(Dataset items)
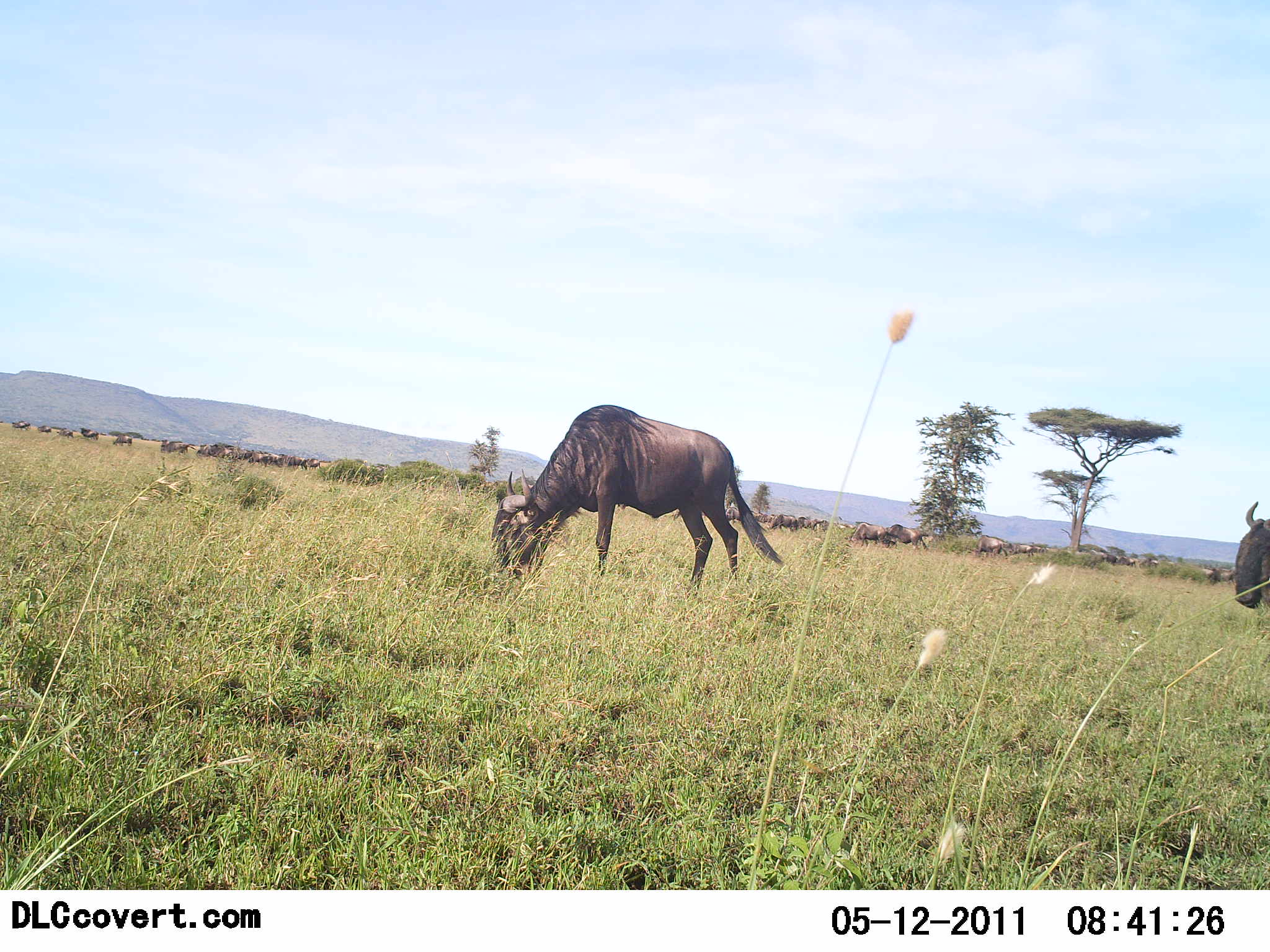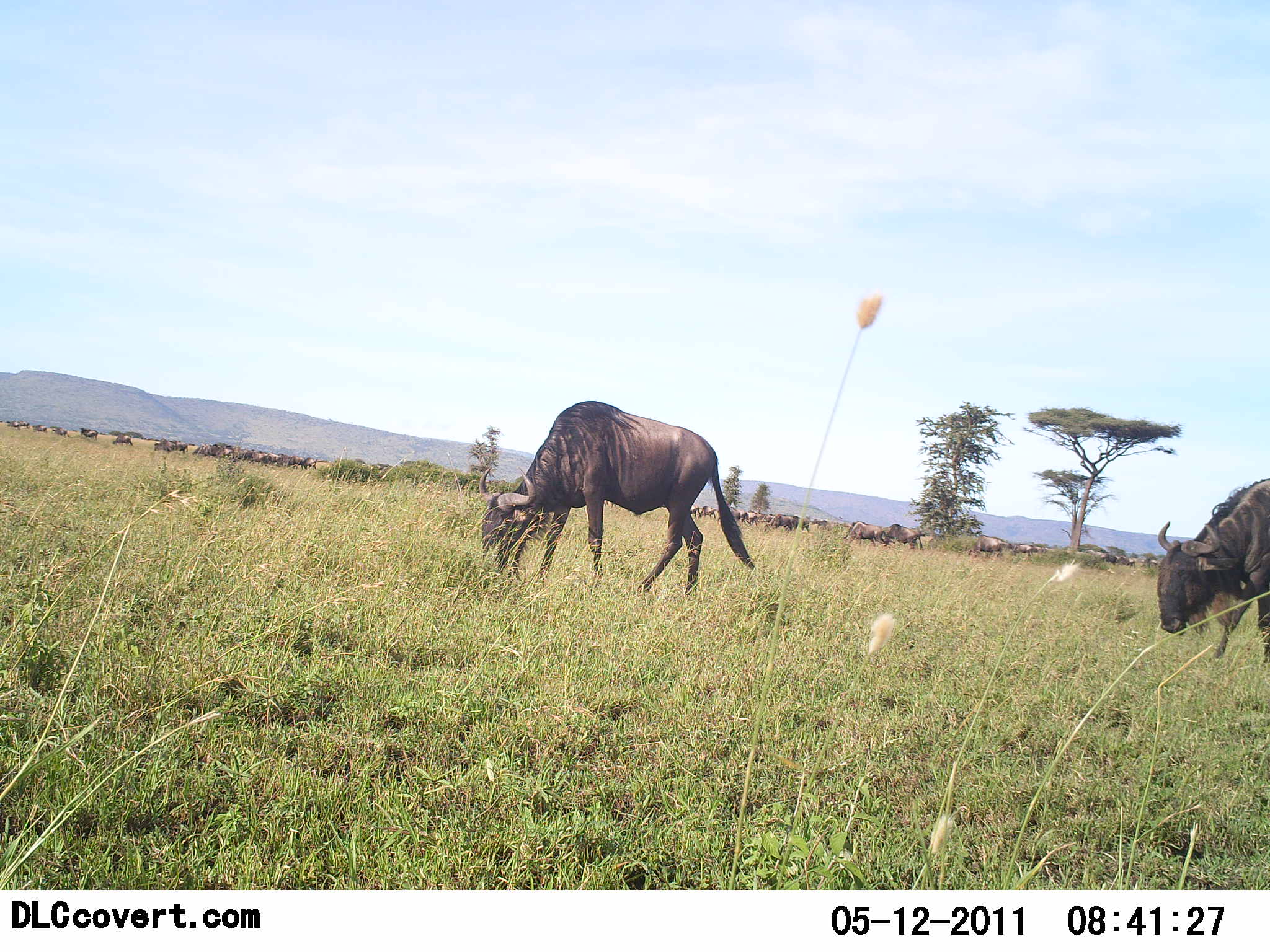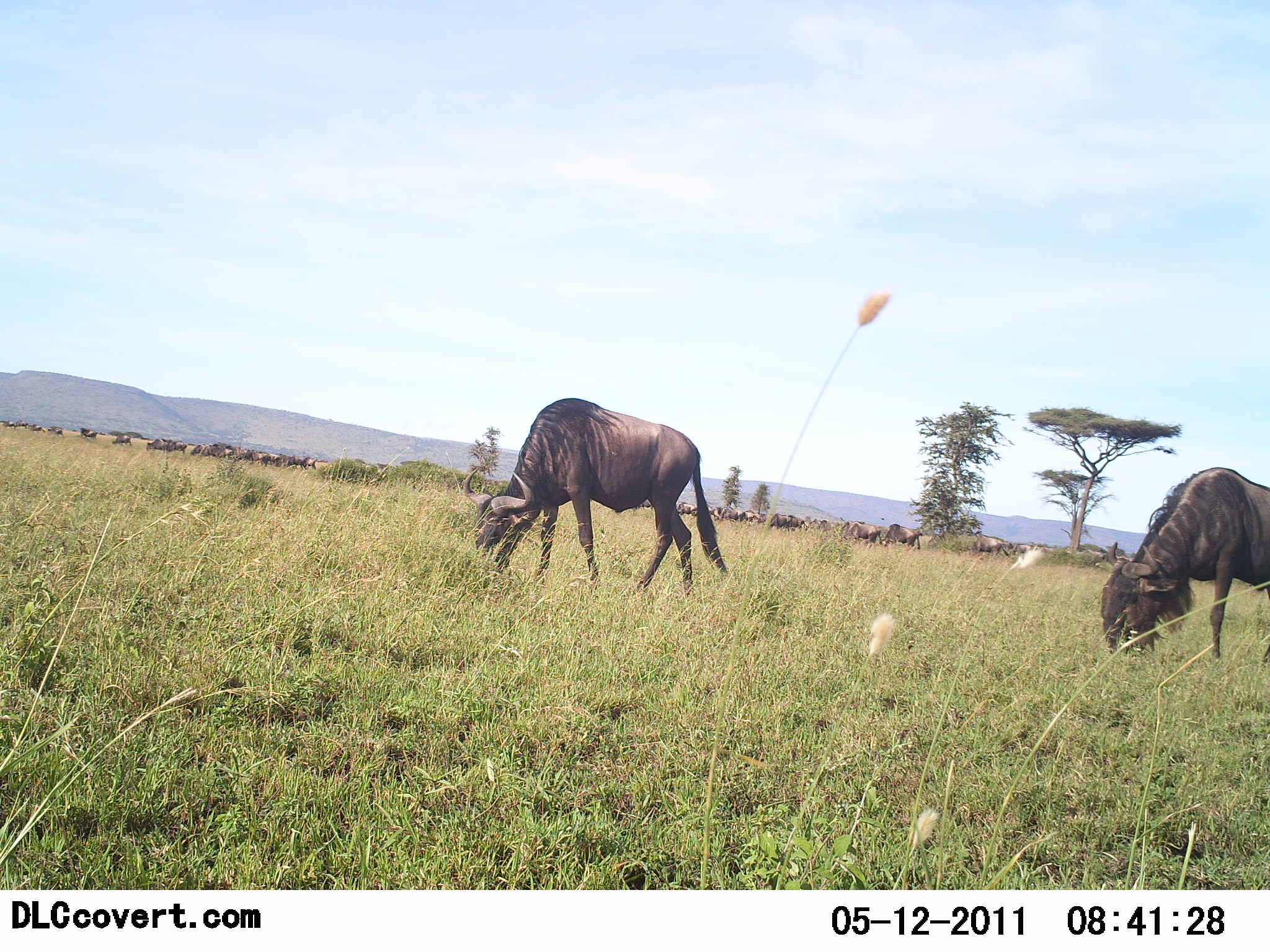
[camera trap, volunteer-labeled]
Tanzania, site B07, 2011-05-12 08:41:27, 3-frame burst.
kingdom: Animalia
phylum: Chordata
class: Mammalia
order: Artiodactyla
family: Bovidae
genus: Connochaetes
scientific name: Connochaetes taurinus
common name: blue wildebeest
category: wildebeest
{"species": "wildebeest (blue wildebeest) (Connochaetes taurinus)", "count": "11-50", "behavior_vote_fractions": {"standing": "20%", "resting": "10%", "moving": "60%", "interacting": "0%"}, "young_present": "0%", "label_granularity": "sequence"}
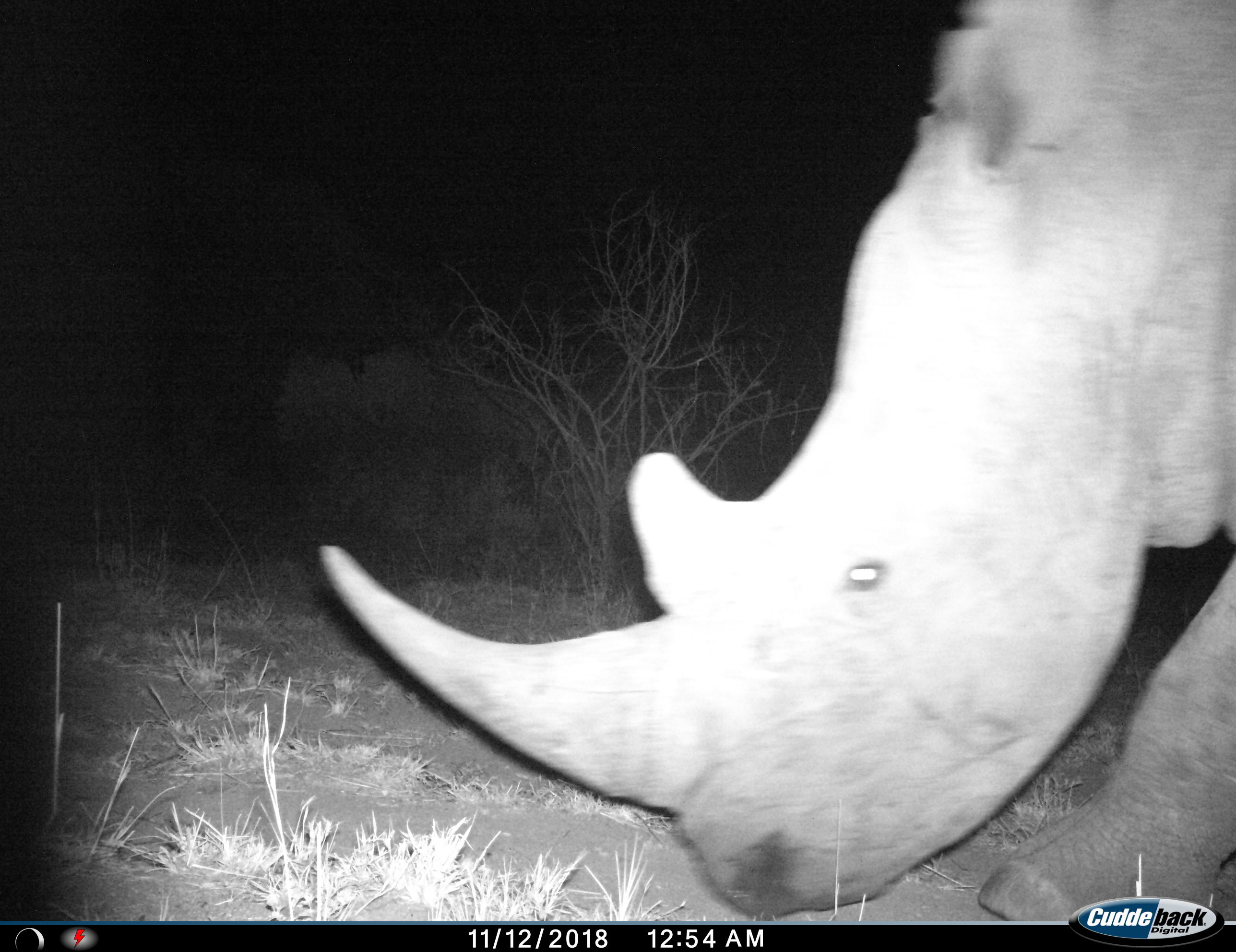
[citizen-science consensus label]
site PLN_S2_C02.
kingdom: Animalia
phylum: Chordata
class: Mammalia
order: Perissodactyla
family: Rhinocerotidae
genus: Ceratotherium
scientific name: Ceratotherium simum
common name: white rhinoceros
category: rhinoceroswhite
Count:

## PROBLEM REQUIREMENTS
Every entry must be retyped exactly, with the pictures removed.

## EXERCISE OUTPUT
[camera trap, volunteer-labeled]
Tanzania, site B07, 2011-05-12 08:41:27, 3-frame burst.
kingdom: Animalia
phylum: Chordata
class: Mammalia
order: Artiodactyla
family: Bovidae
genus: Connochaetes
scientific name: Connochaetes taurinus
common name: blue wildebeest
category: wildebeest
{"species": "wildebeest (blue wildebeest) (Connochaetes taurinus)", "count": "11-50", "behavior_vote_fractions": {"standing": "20%", "resting": "10%", "moving": "60%", "interacting": "0%"}, "young_present": "0%", "label_granularity": "sequence"}
[citizen-science consensus label]
site PLN_S2_C02.
kingdom: Animalia
phylum: Chordata
class: Mammalia
order: Perissodactyla
family: Rhinocerotidae
genus: Ceratotherium
scientific name: Ceratotherium simum
common name: white rhinoceros
category: rhinoceroswhite
Count:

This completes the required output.